Secondo un primo orientamento, la fattispecie ex art. 584 c.p. sarebbe costituita sotto il profilo soggettivo dal dolo (art. 43 del c.p.) delle lesioni (art. 582 del c.p.) e responsabilità oggettiva (art. 43 del c.p. ult.co. per l’evento morte. Tale orientamento rimonta alla giurisprudenza che si è formata sotto l’originario codice rocco e per l’effetto risulta oggi incostituzionale alla luce del nuovo volto del principio di colpevolezza exart. 27 Cost..
Un secondo orientamento, maggiormente conforme al principio di personalità della responsabilità penale configura l’omicidio preterintenzionale come ipotesi di dolo misto a colpa (per l’evento morte). In tal senso, l’interprete dovrà procedere ad accertare rispetto all’evento non voluto la violazione di una regola cautelare, la prevedibilità dell’evento e l’evitabilità comportandosi in maniera conforme al precetto. Tale orientamento, seppur autorevolmente sostenuto e probabilmente maggiormente conforme alla Costituzione, è oggi minoritario in Cassazione.
A tale uopo, in quel del Palazzaccio ad oggi risulta maggioritario un terzo orientamento che ritiene sufficiente unicamente dal dolo di percosse o lesioni, in quanto la disposizione di cui all'art. 43 c.p. assorbe la prevedibilità di evento più grave nell'intenzione di risultato.
Così ricostruito il quadro ermeneutico, è possibile entrare in media res. Nel caso di specie, gli Ermellini rammentano che, ai fini della sussistenza dell'ipotesi criminosa del delitto di omicidio preterintenzionale è sufficiente che l'agente abbia posto in essere atti diretti a percuotere o ledere una persona e che esista un rapporto di causa ed effetto tra i predetti atti e l'evento morte, mentre proprio l'azione violenta è rivelatrice della sussistenza del dolo dì percosse e dì lesioni. Appare dunque agevole rilevare che, rispetto all’evento morte, l’atteggiamento del soggetto agente deve essere di completa non volizione, neanche meramente eventuale. Ciò perché in tal caso si configurerebbe la più grave ipotesi di delitto di omicidio volontario perché la condotta del soggetto agente, valutata alla stregua delle regole di comune esperienza, dimostra la consapevole accettazione da parte dell'agente anche solo dell'eventualità che dal suo comportamento possa derivare la morte del soggetto passivo.

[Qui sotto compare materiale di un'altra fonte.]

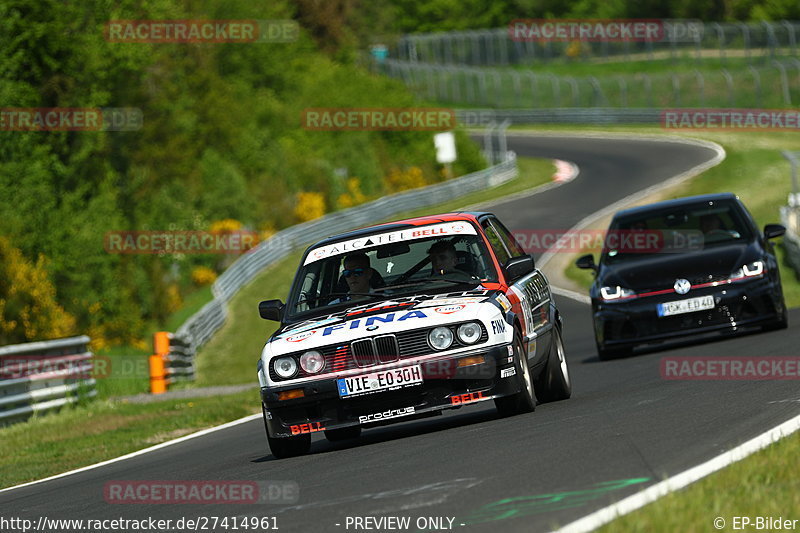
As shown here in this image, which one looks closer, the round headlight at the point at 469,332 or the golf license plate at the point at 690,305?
the round headlight at the point at 469,332

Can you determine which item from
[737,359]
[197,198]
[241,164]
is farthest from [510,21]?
[737,359]

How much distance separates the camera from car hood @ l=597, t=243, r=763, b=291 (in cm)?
1470

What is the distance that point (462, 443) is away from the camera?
853 centimetres

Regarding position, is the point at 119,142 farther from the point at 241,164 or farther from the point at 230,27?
the point at 230,27

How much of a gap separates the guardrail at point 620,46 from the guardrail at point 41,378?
55.6 m

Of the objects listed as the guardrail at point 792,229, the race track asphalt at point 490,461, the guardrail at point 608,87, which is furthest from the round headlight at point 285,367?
the guardrail at point 608,87

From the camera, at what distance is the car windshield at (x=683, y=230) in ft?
50.3

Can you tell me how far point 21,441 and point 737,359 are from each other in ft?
28.1

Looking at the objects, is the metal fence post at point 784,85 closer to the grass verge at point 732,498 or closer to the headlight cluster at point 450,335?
the headlight cluster at point 450,335

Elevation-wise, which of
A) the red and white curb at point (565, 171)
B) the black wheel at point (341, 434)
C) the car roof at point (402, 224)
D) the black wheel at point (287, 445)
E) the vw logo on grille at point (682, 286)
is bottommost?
the red and white curb at point (565, 171)

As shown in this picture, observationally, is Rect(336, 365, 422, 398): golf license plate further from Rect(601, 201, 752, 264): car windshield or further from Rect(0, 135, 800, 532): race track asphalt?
Rect(601, 201, 752, 264): car windshield

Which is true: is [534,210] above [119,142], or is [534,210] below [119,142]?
below

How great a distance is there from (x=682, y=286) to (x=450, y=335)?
19.4 feet

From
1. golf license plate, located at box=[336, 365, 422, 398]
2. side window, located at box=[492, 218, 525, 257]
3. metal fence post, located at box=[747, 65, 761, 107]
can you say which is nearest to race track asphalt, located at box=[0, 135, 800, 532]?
golf license plate, located at box=[336, 365, 422, 398]
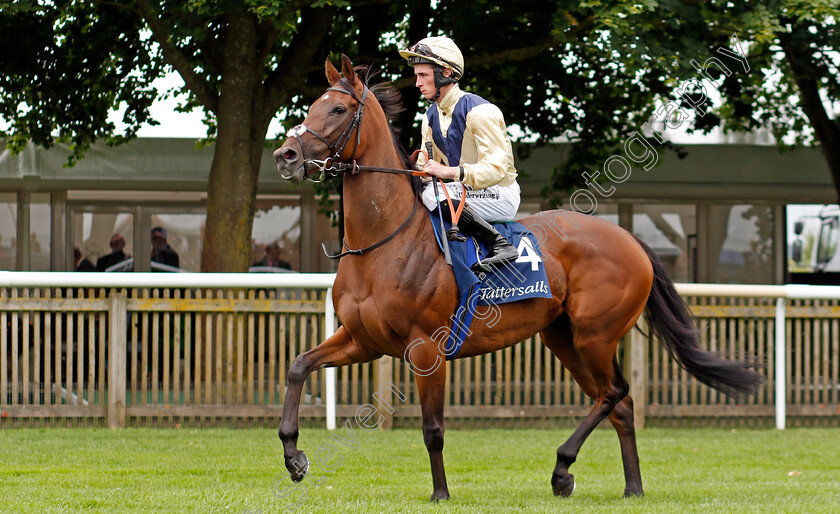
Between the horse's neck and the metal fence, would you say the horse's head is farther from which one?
the metal fence

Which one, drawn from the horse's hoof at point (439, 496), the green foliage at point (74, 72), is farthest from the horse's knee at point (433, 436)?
the green foliage at point (74, 72)

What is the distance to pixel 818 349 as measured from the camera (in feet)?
32.3

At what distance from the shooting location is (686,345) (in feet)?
21.2

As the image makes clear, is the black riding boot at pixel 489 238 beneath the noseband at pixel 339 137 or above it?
beneath

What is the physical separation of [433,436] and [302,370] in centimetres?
79

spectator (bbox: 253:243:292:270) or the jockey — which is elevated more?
the jockey

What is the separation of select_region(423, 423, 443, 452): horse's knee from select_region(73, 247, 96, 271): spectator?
34.8 feet

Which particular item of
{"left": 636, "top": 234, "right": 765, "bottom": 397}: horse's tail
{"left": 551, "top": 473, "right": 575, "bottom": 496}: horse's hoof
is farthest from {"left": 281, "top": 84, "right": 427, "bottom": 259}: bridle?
{"left": 636, "top": 234, "right": 765, "bottom": 397}: horse's tail

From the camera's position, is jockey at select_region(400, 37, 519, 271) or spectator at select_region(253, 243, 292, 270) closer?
jockey at select_region(400, 37, 519, 271)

In sintesi, secondo la ricostruzione adoperata dalla Suprema Corte di Cassazione, il discrimen tra le due fattispecie risiede nel fatto che, mentre nell’omicidio preterintenzionale la volontà del soggetto agente esclude ogni previsione – anche eventuale - dell'evento morte, nell’omicidio volontario la previsione dell'evento è necessaria e deve essere accertata dal giudice di merito, non essendo sufficiente la semplice prevedibilità dello stesso.